Yoanna © Lucie Locqueneux

« franc-chanter » sans tabou

Après une présence remarquée et acclamée à L’Atypik Théâtre d’Avignon pour le off en juillet dernier, Yoanna entame une nouvelle saison de tournée pour la sortie de son nouvel album 2e sexe.

Voilà une artiste surprenante qui sait capter l’attention rien que par son visage peint de guerrière d’une ethnie musicale en résistance. L’auditeur se délecte d’un français dans le texte imagé et engagé depuis ses débuts avec les albums Un peu brisée (2012), Moi bordel ! (2008) et Princesse (2015). Ses punchlines détonantes, mélodieuses et rythmiquement saisissantes aux sons de son fidèle compagnon accordéon en bandoulière savent toucher les cœurs et atteindre les consciences. « Je suis autodidacte avec un parcours singulier et je ne suis pas une grande carriériste. Je suis plutôt animale avec une tendance à agir et à réfléchir après… ce qui ne m’a pas toujours fait prendre les décisions et les chemins les plus évidents ! »

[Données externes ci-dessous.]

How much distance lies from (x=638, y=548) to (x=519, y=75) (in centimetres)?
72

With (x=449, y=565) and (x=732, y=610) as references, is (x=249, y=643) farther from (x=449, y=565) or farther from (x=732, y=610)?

Marchant à l’affect, à l’instant T, sans plan de carrière ni se poser trop de questions, la Suissesse genevoise a développé très tôt son amour pour la musique et l’accordéon. Après des formations en danse et théâtre d’improvisation, elle se produit en spectacle avec un goût pour la scène déjà bien ancré. Elle fonce et en 2004 apparaissent ses premières compositions enregistrées sur le EP La bonne aventure avant d’entamer la Tournée des bistrots à Montréal. Prendre du plaisir est sa philosophie en musique. Elle poursuit dans cette voie et deux albums sortent dans lesquels elle exprime son inspiration nourrie par les rencontres, l’humain et les sentiments. L’accordéoniste Michel Besson, Jacques Higelin, NTM, Mano Negra, Zebda, tant d’artistes l’ont bercée et comptent encore aujourd’hui comme Nina Simone, Virginie Despentes, etc. Oui il y a un peu de chacun dans ses morceaux. Auteure-compositeure-interprète, ses textes en français sont distillés en une parfaite alchimie entre rythmes, mélodies et paroles qui cultivent un « franc-chanter » en groove avec l’accordéon à bout-portant. « De manière générale, je n’aime pas tout ce qui est tabou, interdit, illicite. Cela donne mes chansons. Quand j’écris, il y a souvent une urgence, une forme de revendication, de rébellion. Certains font de la boxe pour évacuer leur colère, moi c’est de la musique ! » Mais une colère apaisée et lucide. Engagée auprès de jeunes lycéens français dans des actions visant à faire découvrir les musiques actuelles, elle ne l’est pas moins avec des thématiques telles que la condition féminine, l’environnement ou l’argent dans son nouvel album : « Le parcours de chaque individu et les embûches rencontrées forment l’identité et le regard. Ce qui nous amène à être plus ou moins sensibles à certains sujets… »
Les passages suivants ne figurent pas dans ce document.